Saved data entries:
+++
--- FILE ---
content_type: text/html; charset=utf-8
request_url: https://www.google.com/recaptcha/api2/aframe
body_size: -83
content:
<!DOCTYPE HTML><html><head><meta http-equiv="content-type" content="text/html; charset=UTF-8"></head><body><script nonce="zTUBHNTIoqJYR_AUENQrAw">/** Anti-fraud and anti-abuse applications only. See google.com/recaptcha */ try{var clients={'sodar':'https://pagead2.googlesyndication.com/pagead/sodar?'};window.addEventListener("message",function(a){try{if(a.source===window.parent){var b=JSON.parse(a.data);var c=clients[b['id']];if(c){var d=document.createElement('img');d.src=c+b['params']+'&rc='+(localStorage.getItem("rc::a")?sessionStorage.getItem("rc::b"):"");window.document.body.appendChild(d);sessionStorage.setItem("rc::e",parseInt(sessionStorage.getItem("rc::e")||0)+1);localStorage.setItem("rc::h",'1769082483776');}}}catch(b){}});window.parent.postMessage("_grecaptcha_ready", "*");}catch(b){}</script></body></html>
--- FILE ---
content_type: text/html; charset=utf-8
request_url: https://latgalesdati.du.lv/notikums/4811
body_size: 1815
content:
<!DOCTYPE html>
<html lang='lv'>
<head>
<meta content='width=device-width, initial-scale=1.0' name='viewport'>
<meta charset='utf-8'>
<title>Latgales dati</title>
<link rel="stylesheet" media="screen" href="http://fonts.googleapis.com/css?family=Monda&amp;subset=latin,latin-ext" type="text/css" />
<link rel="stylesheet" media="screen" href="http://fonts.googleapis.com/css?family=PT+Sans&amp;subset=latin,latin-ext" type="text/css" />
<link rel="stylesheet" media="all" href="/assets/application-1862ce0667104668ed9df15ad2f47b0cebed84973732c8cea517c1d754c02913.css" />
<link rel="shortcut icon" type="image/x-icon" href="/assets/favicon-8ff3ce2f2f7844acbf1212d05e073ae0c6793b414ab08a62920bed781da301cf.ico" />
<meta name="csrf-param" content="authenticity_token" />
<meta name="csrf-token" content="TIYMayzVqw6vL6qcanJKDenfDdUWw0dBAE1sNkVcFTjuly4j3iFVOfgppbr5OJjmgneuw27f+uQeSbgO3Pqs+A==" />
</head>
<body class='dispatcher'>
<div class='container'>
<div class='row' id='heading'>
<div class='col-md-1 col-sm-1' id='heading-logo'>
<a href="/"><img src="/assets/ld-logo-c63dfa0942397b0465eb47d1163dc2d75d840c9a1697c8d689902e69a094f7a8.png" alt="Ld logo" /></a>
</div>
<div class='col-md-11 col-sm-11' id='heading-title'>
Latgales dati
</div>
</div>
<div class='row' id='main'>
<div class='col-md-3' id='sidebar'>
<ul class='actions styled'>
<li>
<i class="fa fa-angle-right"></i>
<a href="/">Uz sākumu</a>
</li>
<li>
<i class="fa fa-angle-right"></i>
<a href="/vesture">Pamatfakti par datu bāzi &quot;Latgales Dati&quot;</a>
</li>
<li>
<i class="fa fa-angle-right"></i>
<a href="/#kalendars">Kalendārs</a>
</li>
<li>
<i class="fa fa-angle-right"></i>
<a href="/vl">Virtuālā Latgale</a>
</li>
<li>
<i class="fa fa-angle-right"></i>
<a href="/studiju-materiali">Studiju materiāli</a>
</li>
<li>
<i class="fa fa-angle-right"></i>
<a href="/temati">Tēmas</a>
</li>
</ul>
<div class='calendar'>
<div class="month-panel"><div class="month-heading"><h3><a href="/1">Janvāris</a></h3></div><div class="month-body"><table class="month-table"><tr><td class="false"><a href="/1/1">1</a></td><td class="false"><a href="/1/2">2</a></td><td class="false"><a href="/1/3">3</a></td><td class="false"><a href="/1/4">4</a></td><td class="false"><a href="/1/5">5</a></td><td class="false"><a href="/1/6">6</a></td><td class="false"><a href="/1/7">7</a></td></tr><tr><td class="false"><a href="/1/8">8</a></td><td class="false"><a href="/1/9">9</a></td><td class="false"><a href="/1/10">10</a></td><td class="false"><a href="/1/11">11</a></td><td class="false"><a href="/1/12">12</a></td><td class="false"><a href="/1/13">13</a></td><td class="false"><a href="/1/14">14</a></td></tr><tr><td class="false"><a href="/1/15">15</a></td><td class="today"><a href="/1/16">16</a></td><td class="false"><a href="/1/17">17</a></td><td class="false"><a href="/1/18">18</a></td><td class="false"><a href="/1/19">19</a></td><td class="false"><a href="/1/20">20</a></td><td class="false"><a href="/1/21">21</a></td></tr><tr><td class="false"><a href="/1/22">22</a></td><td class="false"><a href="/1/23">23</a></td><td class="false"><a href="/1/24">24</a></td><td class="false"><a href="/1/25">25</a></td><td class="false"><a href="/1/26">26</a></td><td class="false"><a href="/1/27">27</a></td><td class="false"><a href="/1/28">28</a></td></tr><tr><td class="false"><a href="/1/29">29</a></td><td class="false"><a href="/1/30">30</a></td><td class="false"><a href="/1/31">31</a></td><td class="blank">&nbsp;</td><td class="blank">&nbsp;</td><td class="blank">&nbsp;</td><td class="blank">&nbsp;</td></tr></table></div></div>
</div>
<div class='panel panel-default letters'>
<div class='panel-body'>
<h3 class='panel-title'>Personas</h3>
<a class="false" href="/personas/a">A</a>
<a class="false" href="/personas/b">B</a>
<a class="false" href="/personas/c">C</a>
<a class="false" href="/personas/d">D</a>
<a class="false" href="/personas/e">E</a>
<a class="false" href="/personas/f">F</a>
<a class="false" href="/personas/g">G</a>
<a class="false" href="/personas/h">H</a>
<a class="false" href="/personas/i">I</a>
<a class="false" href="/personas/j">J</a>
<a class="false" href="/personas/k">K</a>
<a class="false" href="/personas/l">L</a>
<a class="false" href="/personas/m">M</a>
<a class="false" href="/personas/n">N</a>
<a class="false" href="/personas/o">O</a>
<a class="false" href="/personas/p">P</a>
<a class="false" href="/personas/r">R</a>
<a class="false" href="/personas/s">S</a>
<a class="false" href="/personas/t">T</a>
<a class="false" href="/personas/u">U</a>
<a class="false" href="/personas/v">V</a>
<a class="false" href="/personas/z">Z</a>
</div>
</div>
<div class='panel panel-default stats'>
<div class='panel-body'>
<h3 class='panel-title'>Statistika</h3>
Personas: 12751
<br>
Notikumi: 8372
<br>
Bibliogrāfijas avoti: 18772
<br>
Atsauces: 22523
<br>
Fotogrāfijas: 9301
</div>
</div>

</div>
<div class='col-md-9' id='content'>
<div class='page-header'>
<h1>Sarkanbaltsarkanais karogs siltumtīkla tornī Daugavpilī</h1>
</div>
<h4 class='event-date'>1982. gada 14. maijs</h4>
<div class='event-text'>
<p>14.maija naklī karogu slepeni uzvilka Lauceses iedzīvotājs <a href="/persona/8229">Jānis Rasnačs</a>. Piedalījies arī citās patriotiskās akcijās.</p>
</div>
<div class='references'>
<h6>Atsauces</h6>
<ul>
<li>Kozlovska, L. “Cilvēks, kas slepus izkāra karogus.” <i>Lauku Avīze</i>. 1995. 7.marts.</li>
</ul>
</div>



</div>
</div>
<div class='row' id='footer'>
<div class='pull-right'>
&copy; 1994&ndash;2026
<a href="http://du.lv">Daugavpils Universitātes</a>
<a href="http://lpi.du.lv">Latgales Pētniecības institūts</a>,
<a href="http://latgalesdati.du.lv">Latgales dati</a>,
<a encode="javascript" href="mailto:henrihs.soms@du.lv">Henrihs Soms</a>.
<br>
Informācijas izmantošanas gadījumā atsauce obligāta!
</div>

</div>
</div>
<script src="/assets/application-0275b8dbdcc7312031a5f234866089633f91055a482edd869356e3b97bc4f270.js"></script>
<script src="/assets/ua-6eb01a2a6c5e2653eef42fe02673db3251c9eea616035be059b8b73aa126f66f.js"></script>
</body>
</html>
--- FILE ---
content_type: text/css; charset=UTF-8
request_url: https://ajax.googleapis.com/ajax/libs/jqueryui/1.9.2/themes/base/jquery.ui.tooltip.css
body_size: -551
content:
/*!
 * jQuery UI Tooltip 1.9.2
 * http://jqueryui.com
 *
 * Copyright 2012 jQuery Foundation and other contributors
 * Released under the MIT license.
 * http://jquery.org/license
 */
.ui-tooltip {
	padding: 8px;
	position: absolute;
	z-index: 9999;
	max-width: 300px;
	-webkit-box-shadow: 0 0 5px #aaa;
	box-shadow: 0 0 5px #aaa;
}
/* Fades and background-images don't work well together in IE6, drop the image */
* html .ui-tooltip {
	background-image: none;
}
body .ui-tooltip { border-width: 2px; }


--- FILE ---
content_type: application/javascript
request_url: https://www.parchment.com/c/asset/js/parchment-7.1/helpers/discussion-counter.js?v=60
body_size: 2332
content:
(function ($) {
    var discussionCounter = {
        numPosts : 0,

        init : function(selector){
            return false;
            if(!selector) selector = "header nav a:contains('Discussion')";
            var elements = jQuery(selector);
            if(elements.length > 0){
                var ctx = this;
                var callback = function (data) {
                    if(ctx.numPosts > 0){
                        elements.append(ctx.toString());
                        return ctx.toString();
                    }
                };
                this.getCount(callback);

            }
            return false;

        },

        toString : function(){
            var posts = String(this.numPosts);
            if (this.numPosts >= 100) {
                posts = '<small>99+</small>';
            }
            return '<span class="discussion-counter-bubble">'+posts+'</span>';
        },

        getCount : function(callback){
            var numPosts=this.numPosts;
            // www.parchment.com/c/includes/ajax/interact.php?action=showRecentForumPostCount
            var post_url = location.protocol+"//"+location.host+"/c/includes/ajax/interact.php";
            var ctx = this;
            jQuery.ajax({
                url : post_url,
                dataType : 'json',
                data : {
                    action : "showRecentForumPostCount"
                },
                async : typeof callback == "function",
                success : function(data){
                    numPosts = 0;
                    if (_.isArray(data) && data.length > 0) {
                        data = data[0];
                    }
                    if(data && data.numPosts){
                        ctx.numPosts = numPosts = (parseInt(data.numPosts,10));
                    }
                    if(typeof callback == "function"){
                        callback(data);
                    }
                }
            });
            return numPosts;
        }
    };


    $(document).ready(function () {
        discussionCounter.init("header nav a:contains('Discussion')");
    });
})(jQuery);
+++
§ **TASK**
Search the records above for "elements" and copy every line that has it.

§ **WRITTEN RESPONSE**
            var elements = jQuery(selector);
            if(elements.length > 0){
                        elements.append(ctx.toString());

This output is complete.